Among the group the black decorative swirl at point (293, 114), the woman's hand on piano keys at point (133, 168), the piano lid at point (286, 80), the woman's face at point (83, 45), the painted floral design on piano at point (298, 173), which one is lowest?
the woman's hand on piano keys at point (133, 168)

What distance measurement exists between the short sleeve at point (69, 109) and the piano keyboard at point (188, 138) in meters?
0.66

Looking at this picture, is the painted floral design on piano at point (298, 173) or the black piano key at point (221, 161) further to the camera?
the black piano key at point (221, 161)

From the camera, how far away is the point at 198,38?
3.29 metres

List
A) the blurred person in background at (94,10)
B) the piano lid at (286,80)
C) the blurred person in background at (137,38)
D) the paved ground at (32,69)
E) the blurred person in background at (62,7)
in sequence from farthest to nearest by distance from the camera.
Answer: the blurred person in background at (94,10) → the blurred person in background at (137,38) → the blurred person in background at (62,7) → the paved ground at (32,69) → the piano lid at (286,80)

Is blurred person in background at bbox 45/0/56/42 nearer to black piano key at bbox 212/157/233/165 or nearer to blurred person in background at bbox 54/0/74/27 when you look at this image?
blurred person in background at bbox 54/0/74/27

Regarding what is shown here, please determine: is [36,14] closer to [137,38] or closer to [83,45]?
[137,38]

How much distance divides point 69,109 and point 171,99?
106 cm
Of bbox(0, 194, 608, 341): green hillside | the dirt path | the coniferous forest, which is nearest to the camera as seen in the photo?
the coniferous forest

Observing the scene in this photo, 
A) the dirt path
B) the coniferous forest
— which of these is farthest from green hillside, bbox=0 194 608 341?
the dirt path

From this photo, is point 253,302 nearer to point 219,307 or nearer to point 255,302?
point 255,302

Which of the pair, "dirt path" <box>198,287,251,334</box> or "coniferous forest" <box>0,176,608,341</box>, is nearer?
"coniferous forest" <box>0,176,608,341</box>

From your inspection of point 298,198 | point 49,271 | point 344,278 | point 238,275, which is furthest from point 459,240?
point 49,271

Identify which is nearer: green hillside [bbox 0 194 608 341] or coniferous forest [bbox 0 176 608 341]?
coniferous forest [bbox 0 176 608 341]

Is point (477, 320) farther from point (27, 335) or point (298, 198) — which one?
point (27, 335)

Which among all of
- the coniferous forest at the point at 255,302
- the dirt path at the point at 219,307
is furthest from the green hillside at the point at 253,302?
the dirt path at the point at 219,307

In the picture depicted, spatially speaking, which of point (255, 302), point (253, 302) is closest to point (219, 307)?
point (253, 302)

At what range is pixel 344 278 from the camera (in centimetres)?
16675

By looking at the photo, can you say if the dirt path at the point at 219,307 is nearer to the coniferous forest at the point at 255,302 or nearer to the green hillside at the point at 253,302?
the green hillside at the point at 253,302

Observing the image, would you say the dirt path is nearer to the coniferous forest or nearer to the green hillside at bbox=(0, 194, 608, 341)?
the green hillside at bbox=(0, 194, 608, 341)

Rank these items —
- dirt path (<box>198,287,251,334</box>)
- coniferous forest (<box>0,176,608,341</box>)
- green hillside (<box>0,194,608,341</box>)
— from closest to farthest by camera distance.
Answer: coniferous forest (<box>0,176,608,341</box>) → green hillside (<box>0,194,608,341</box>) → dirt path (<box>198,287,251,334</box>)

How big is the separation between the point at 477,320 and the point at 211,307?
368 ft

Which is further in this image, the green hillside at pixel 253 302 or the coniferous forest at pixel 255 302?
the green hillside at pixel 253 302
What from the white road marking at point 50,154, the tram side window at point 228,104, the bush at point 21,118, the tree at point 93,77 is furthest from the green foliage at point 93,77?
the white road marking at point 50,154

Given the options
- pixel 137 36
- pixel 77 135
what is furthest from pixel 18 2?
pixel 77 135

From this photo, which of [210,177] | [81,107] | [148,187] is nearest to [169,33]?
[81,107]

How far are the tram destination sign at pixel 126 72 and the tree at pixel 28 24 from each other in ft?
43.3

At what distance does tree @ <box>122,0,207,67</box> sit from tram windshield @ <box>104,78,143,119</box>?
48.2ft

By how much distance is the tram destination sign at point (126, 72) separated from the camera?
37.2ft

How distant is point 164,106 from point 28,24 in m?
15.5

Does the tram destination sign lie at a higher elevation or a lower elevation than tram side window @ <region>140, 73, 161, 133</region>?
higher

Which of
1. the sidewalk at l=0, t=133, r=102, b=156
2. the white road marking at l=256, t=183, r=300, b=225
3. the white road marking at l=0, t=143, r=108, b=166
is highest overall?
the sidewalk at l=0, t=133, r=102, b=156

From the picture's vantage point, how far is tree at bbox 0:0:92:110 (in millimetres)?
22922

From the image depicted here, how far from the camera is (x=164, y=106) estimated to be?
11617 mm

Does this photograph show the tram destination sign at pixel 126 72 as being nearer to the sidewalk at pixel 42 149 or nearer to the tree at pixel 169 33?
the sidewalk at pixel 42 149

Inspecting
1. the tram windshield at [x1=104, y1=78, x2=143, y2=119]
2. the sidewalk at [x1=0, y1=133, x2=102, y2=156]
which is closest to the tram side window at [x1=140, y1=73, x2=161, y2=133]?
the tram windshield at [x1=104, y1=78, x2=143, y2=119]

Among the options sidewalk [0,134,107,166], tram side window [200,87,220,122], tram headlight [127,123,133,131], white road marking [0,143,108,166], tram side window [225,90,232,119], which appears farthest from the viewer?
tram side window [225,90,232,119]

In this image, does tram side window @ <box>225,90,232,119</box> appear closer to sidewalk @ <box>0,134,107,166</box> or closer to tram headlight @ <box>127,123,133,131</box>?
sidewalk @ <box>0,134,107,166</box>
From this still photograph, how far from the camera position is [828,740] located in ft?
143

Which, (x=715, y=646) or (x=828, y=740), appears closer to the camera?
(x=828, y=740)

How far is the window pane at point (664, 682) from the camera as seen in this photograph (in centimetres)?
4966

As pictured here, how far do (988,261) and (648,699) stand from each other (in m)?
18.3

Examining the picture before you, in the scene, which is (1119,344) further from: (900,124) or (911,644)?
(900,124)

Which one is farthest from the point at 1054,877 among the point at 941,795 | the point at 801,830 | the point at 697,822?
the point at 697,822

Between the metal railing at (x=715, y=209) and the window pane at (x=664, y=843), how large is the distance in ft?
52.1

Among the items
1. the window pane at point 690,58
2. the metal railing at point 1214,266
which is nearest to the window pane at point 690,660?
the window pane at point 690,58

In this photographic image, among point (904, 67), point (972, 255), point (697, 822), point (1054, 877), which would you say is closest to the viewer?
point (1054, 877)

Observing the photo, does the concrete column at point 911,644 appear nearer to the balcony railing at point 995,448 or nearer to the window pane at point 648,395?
----
What is expected :: Please write out, word for word, the lines from the one containing "Looking at this" up to and including the one containing "3.29 metres".

Exercise solution ::
Looking at this picture, is the painted floral design on piano at point (298, 173) or the black piano key at point (221, 161) further to the camera?
the black piano key at point (221, 161)

From the camera, how far away is the point at 198,38?
3.29 metres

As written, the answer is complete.